# Wanted some input... Stand Behind Our Troops Magnets



## cplwife (5 Aug 2006)

I am ordering magnets that say "If you can't stand behind our troops, feel free to stand in front of them!"  There have been alot of people here, officers included, that want one when they come in.  I am trying to figure out how many to order and wondered what people here thought.  I will mail them out to other bases if requested.  Some feedback would be appreciated.  There's nothing else like these around that i've seen.

Thanks


----------



## Chewie (6 Aug 2006)

;D I think your idea is first rate....send the first batch to our politicians...lol
good luck with your idea...

Chewie


----------



## armyrules (6 Aug 2006)

I hope everything goes well with this fantastic idea!!


----------



## Trinity (6 Aug 2006)

I LIKE IT

I'll TAKE 2


----------



## 17thRecceSgt (7 Aug 2006)

+1.

Put me on your list...


----------



## armyrules (7 Aug 2006)

I'll also take one


----------



## derael (7 Aug 2006)

+1


----------



## *RS*Pete (7 Aug 2006)

sounds cool,

+1 for me


----------



## military granny (7 Aug 2006)

I will take a few of them as well cplwife. Hope you get them in soon.


----------



## aesop081 (7 Aug 2006)

Great.......just what i need , another  freakin' magnet someone's gonna steal off my car........

I guess someone supports the troops more than i do....... :

[/rant]


----------



## Klc (7 Aug 2006)

- Requests:
**A)** In the rows, arrange the lines from the line with "From amongst" up to and including the line with "Answer: the shrub" as a Markdown table with the columns No. and Line, leaving out blank lines.
**B)** Pick up the forum thread about the troop-support car magnets where it stops and continue it.
The forum thread and the rows that follow it have nothing to do with each other.

- Data entries:

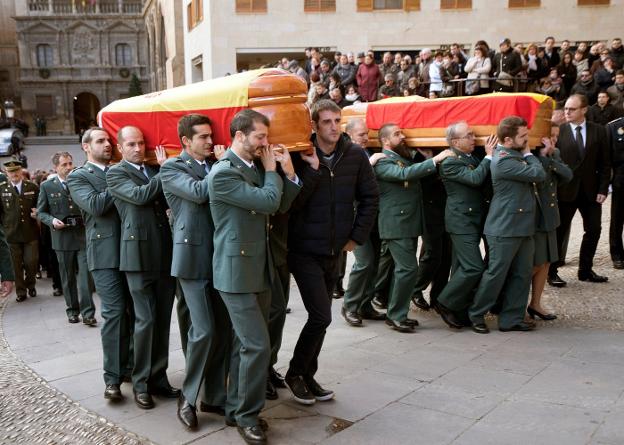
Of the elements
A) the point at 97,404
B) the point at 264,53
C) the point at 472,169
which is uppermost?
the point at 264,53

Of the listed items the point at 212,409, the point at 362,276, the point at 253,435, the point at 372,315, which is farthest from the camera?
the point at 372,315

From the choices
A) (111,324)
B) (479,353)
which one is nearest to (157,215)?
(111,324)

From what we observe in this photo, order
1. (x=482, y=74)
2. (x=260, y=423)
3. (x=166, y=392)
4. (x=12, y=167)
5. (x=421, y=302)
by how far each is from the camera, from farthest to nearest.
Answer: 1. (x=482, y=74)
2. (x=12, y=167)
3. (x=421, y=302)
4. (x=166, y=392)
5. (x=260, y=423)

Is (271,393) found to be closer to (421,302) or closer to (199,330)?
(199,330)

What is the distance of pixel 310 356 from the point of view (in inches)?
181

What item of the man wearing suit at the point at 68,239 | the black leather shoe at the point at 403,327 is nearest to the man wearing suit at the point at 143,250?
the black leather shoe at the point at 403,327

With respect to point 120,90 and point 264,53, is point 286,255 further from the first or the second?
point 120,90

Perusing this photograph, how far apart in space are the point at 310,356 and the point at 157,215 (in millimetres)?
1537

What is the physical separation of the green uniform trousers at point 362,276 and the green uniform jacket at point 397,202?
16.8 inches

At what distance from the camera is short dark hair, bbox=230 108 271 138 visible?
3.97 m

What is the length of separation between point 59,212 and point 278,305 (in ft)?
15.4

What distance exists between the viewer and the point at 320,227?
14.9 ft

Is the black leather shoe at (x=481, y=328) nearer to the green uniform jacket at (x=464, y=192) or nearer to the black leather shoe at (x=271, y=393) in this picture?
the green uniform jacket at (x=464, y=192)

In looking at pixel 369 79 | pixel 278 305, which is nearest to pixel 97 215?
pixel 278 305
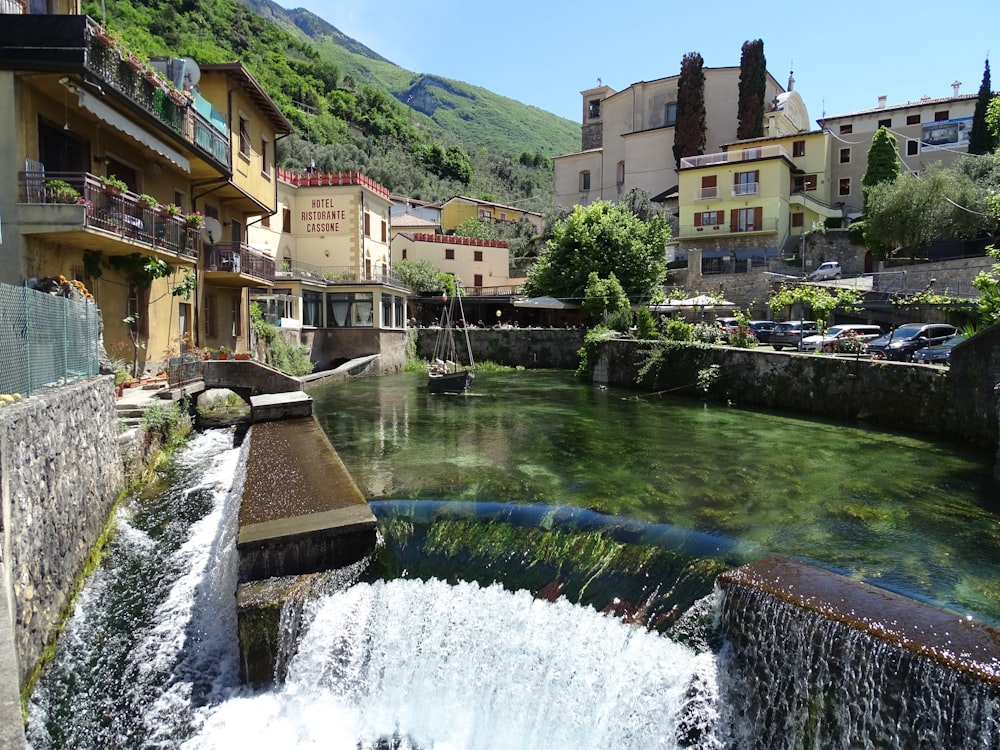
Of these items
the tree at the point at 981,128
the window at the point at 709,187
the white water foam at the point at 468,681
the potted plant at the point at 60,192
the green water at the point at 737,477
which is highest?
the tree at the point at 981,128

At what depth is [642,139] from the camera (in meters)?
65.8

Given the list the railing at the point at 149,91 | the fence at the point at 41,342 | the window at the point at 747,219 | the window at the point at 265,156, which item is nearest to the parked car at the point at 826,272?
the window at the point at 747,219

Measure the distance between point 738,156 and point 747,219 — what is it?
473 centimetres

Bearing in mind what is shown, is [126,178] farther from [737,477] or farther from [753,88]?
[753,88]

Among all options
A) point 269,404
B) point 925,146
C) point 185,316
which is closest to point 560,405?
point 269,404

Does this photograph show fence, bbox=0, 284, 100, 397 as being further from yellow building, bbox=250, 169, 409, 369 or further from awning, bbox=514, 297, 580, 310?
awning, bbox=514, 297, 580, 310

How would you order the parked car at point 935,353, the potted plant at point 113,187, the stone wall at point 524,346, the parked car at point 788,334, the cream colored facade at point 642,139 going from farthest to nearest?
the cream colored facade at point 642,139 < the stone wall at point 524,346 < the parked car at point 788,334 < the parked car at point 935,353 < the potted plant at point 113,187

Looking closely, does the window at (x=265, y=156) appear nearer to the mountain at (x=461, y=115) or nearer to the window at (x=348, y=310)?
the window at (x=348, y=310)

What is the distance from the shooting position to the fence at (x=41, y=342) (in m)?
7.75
* * *
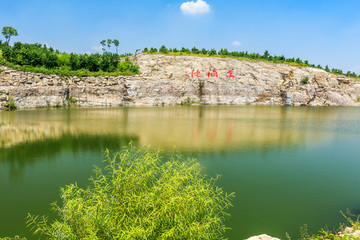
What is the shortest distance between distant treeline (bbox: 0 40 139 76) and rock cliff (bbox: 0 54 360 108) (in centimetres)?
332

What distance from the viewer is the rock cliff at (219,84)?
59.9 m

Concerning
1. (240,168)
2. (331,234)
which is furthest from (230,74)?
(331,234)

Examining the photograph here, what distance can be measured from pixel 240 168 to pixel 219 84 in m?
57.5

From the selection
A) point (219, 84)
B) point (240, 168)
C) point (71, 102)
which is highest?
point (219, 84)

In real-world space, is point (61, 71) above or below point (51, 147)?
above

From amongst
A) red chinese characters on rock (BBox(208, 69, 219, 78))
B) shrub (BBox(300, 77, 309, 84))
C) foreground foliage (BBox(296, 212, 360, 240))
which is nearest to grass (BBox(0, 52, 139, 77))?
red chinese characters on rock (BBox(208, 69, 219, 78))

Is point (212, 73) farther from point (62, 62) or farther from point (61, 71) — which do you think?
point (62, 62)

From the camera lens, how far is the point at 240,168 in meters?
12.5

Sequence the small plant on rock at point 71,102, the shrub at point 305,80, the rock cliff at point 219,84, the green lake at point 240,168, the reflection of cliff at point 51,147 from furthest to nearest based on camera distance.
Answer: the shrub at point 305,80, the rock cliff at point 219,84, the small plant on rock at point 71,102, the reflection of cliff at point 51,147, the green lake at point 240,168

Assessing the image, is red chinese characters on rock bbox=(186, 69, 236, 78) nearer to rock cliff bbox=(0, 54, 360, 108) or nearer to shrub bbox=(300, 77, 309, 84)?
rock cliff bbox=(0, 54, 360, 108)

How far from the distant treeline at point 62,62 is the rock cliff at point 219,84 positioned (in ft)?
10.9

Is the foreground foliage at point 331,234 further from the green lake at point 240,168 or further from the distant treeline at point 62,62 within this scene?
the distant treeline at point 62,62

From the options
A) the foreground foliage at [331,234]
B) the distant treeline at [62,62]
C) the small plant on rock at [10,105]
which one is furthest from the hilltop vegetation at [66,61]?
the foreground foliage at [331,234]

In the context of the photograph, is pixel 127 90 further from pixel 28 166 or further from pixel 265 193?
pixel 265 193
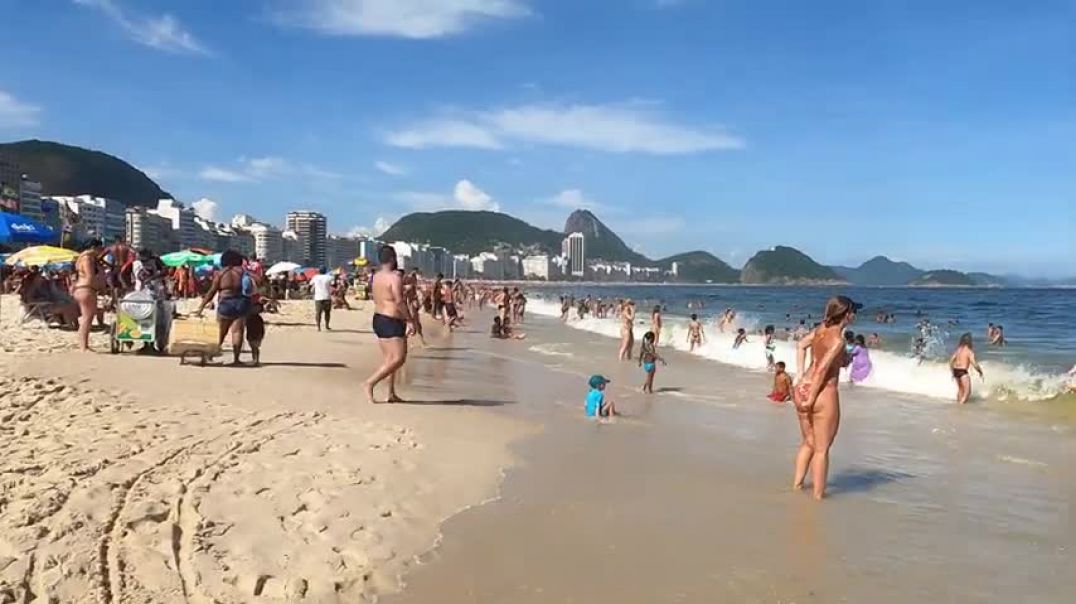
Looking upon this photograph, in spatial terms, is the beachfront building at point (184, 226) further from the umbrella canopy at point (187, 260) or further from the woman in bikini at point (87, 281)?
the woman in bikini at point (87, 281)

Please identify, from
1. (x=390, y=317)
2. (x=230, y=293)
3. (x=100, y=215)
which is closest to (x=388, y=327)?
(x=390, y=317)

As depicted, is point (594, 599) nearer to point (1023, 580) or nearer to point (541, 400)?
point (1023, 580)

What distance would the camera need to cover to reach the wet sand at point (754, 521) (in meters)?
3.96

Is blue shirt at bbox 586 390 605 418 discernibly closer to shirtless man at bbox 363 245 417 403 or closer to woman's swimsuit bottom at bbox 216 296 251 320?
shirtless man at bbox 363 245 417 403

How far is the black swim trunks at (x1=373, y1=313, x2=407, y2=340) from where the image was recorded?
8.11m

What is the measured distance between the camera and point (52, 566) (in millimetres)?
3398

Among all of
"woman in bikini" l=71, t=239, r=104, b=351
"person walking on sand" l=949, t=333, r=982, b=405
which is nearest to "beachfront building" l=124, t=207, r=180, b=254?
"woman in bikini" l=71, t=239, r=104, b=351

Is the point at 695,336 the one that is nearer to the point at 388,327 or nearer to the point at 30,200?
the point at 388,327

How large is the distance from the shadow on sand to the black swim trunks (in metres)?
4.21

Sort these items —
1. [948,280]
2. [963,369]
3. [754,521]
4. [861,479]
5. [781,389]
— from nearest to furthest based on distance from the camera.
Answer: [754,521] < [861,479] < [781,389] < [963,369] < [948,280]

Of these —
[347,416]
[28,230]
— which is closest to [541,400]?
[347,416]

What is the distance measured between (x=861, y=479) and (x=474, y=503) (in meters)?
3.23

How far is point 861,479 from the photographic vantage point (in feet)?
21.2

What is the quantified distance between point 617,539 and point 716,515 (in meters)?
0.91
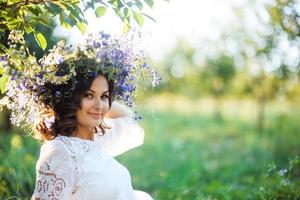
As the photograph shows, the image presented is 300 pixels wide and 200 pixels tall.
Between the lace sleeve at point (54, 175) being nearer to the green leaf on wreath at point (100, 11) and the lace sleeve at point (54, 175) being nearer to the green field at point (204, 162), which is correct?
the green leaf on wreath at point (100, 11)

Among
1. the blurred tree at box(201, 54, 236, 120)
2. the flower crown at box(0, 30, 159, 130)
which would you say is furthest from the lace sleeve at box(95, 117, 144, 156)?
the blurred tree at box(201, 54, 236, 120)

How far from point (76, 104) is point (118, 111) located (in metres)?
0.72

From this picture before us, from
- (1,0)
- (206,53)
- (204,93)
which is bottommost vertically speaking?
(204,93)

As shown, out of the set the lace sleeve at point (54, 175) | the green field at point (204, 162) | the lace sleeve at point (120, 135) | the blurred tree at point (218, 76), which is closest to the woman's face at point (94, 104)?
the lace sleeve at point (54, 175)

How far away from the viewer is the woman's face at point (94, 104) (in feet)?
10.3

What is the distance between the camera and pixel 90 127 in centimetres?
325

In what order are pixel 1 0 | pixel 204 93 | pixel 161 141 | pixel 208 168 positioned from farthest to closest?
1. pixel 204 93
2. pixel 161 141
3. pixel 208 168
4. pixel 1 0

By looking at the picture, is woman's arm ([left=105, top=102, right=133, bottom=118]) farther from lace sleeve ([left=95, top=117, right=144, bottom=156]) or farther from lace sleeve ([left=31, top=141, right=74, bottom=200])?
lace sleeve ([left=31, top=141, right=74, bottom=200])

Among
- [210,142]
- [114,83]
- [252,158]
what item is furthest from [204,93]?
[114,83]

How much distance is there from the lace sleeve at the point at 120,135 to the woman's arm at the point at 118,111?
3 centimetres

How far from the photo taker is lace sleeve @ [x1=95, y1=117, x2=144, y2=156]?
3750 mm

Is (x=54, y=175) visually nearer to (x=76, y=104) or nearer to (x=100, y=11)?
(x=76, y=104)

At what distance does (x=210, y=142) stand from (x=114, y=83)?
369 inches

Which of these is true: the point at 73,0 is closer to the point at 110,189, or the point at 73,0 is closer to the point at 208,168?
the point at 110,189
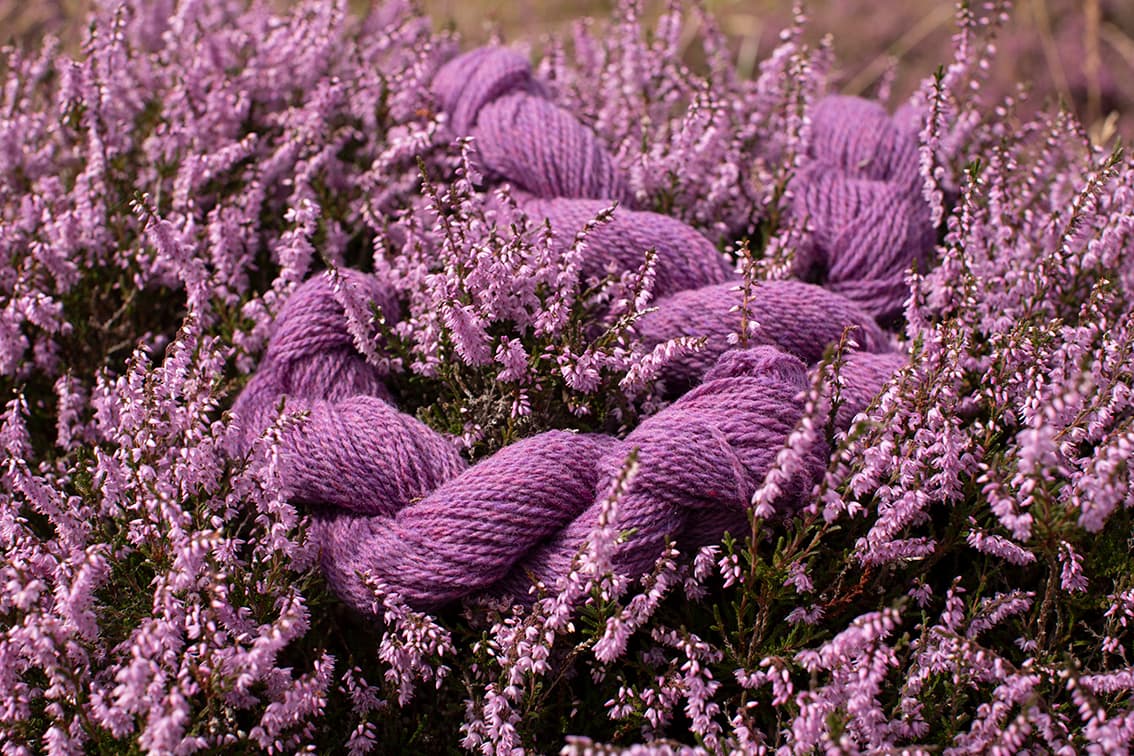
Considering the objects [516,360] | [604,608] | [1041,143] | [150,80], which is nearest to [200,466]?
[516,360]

- Answers to the problems:
**A)**
| No. | Line |
|---|---|
| 1 | From amongst |
| 2 | A) red chinese characters on rock (BBox(208, 69, 219, 78)) |
| 3 | B) shrub (BBox(300, 77, 309, 84)) |
| 4 | C) foreground foliage (BBox(296, 212, 360, 240)) |
| 5 | which is nearest to grass (BBox(0, 52, 139, 77))? |
| 6 | red chinese characters on rock (BBox(208, 69, 219, 78)) |
| 7 | Is point (212, 73) farther from point (62, 62) or farther from point (61, 71) — which do you think? |
| 8 | point (62, 62) |
| 9 | From the camera lens, how far is the point at 240,168 in meters? |
| 10 | 12.5 |
| 11 | Sequence the small plant on rock at point 71,102, the shrub at point 305,80, the rock cliff at point 219,84, the green lake at point 240,168, the reflection of cliff at point 51,147 from furthest to nearest based on camera distance. |
| 12 | Answer: the shrub at point 305,80, the rock cliff at point 219,84, the small plant on rock at point 71,102, the reflection of cliff at point 51,147, the green lake at point 240,168 |

**B)**
If I can't get one of those I may be forced to make one....

Or some T-Shirts with that on it.


----------



## Springroll (7 Aug 2006)

I love it!

I'll take one!


----------



## 392 (7 Aug 2006)

aesop081 said:
			
		

> Great.......just what i need , another  freakin' magnet someone's gonna steal off my car........
> 
> I guess someone supports the troops more than i do....... :
> 
> [/rant]



One of the cashiers at the Canex here in Pet has said they were / are seriously considering getting some magnets in that say "This is where my 'Support Our Troops' magnet used to be before someone stole it." I know I have re-bought quite a few magnets for both my and Rachel's families that people have decided they needed more as well. It's starting to get quite irritating. I guess $3.00 cuts too far into some people's cigarette and beer money  :

I do wish they would make them in a sticker form - much harder to steal plus I don't have to remember to remove it from my tailgate before I take my truck through the carwash ;D


----------



## armywife/cadetmom (7 Aug 2006)

I love the idea, and hope we can get some here in Borden! i think it would fit in nicely with my other troops magnets!


----------



## nsmedicman (7 Aug 2006)

Consider me in for two.....


----------



## Blunt Object (7 Aug 2006)

Ya I'm totally down for that, GREAT idea. Now, lets see if we can get them to make a new piece of issued kit   lol


----------



## George Wallace (7 Aug 2006)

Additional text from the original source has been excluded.